Николай взглянул на конверты: «Вот Митины прямые печатные буквы. Одно от Федоса! А другое? Штамп «действующая армия». От Бачельникова! Но почему мне, а не папаше?»
Уединясь в дровяник, Колька вскрыл Митин конверт.
«Здравствуй, дружище!
Не удивляйся преждевременному письму. Соскучился по Вятке. Читал в «Вятской речи» о Федосе, досрочно окончившем гимназию.
Читал, как вас, старшеклассников, чех муштровал. И о забастовке рабочих-железнодорожников слышал. Как там наши парни: Шалгин, Тимоня и его потешный братец? Где они?
Как ты поживаешь, печальный Демон? Как твоя Тамара? Почему в своих письмах, когда тебе хочется пооткровенничать, ты зажимаешь себе рот? Ты меня обижаешь.
Ну, писаришку нашего забрили, угнали. Таскали и меня в волость, мать лямочки к котомке пришила и сухариков насыпала, да меня пока завернули.
Живу, как во сне.
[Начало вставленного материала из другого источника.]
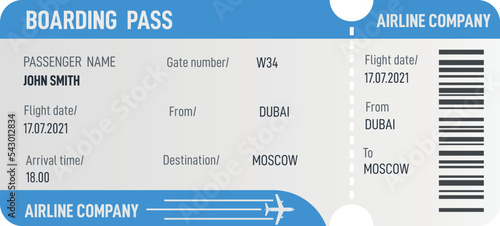 Airplane ticket template. Boarding pass. Airline travel document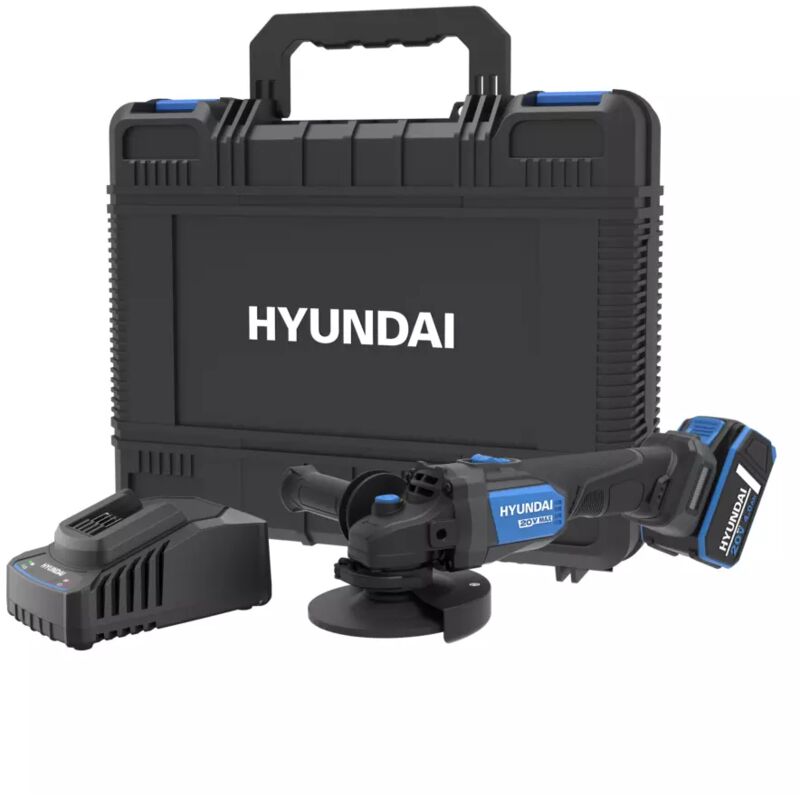 foto del prodotto kit valigetta smerigliatrice angolare a batteria hyundai disco 125 mm 20v 4ah e caricabatterie cod. 25859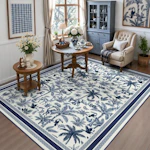 Washable French Toile Area Rug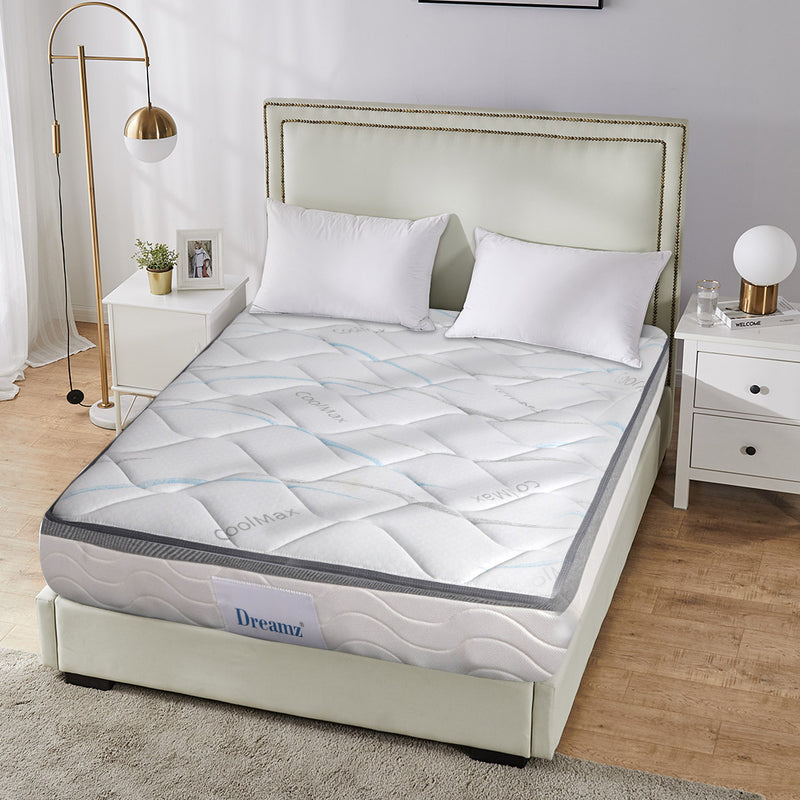 Dreamz Mattress King Single Size Bed Pocket Spring Medium Firm Premium Foam 25CM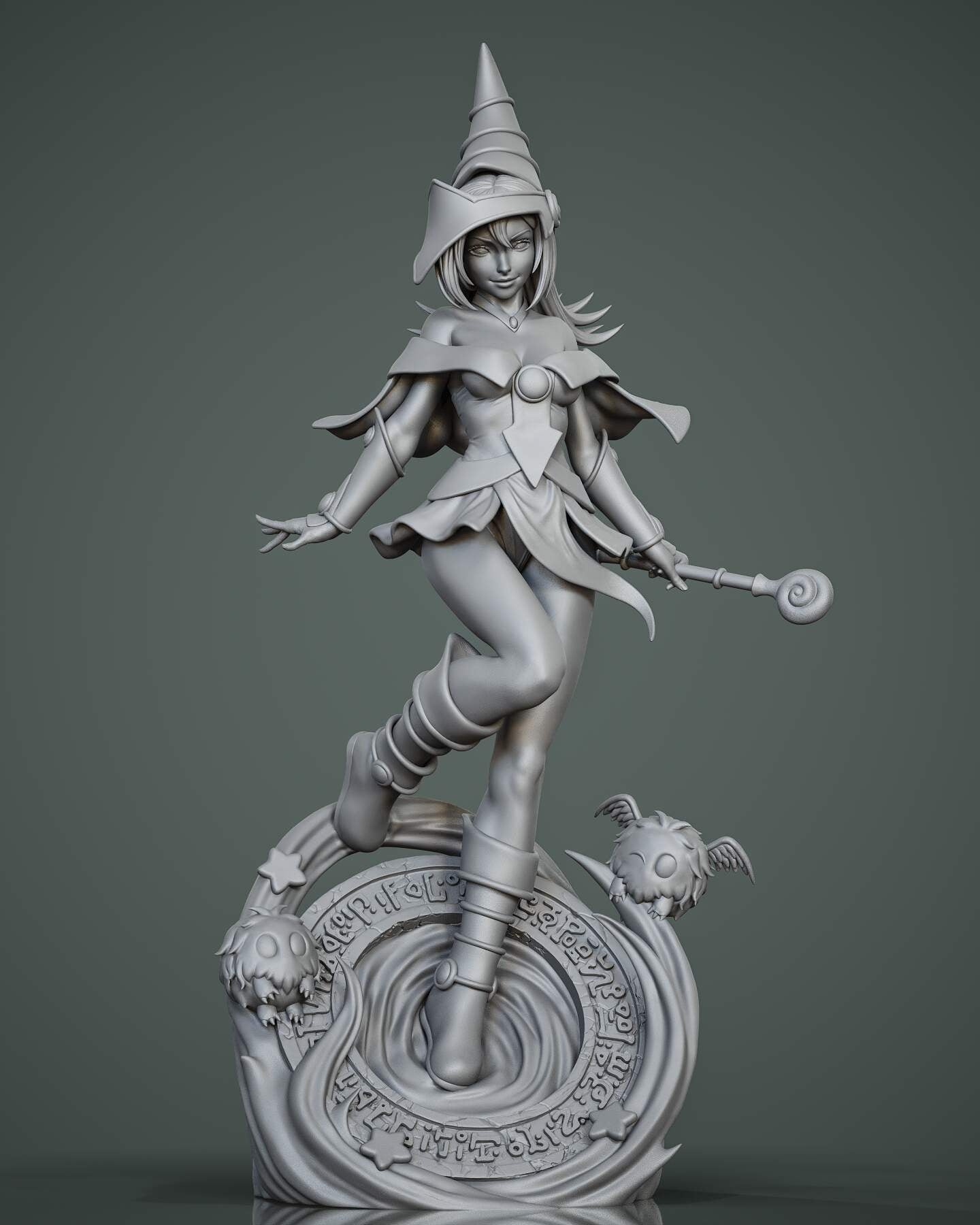 Dark Magician Girl Sculpture (75mm to 500mm) - Unassembled/Unpainted/3D Print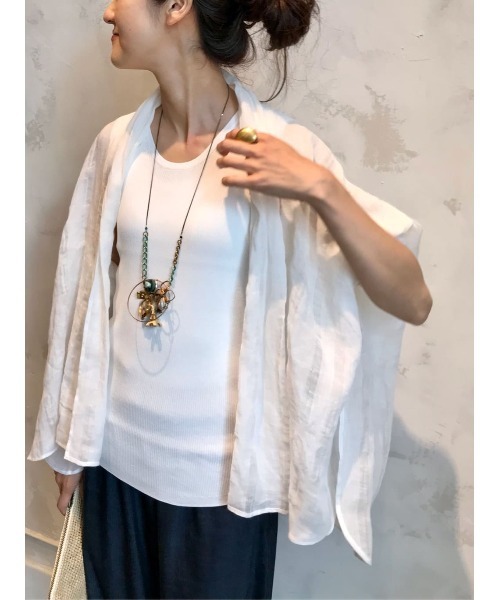 BEARDSLEY（ビアズリー）の「シャドーチェックストールハオリ（シャツ/ブラウス・レディース・ホワイト/ブラック・FREE）」の14枚目の写真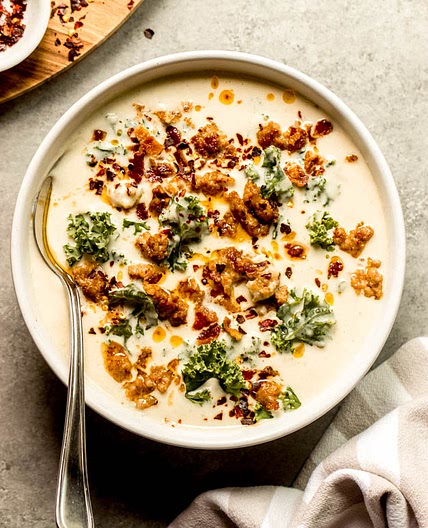 Cauliflower Sausage Kale Soup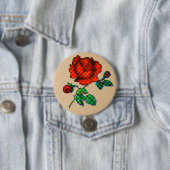 Rose Bloom Halftone auf braunem Papier Fine Art Button (Beispiel)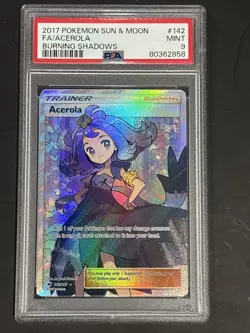 2017 Pokemon TCG: Sun & Moon - Burning Shadows - FA/ Acerola #142 MINT PSA 9 - Image 1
Когда вижу Валентину Ивановну — мне хорошо, когда же ее нет около меня — мне бесприютно. Я уверен, что не чужой ей. Она однажды сама проговорилась об этом, но закончила двумя строчками из «Евгения Онегина», что, мол, другому отдана и будет век ему верна. Сказала как-то задумчиво, на секунду прижалась лицом к моему плечу и быстро ушла. Я окаменел, опустились руки. Чувство восторга перед новой Татьяной Лариной захлестнула жалость к ней, к себе. Кто этот счастливец? Конечно, он моложе старого хрыча в генеральских погонах, описанного Пушкиным. Где он? Почему она до сих пор молчала?
Теперь я не думаю о будущем, не мечтаю. Чему быть — пусть будет.
Жил в моих глазах смиренный парень,честный, не обласканный никем.У девчонок в вечной был опале,потому что, дескать, манекен.Свет в окошке мутью погасило,кулаками сжал свои виски…Запил парень, вынести не в силахдушераздирающей тоски.Может быть, увидел он в стаканене черты любимого лица, —истину, что не всегда стихамипокоряют девичьи сердца.
Ладно. Замнем. А поп охоту забросил. Начал попивать. Когда хмельной, бродит простоволосый, с опухшим ликом, по околице, как расстрига. Неспроста пьет, от раздумий каких‑то.
Вот такие у нас в Юме дела. Коли заберут меня — не миновать Вятки. Тогда увидимся.
Привет всем.
Митя».Федосово письмо уместилось на половине странички.
«Здорово, Черный!
Пять месяцев прошло, как я в военном училище. Живем в казарме. Без увольнительной ни шагу за ворота. Дисциплина. Лишь по воскресным дням отпускают на четыре часа в город.
Был в Большом и Малом театрах, в картинной галерее Третьякова, в цирке, в Сокольническом парке. В соседнем училище обучается Игорь Кошменский, такой же гладкий и такой же самоуверенный. Он, говорят, на виду у начальства и принят в генеральском доме как свой человек.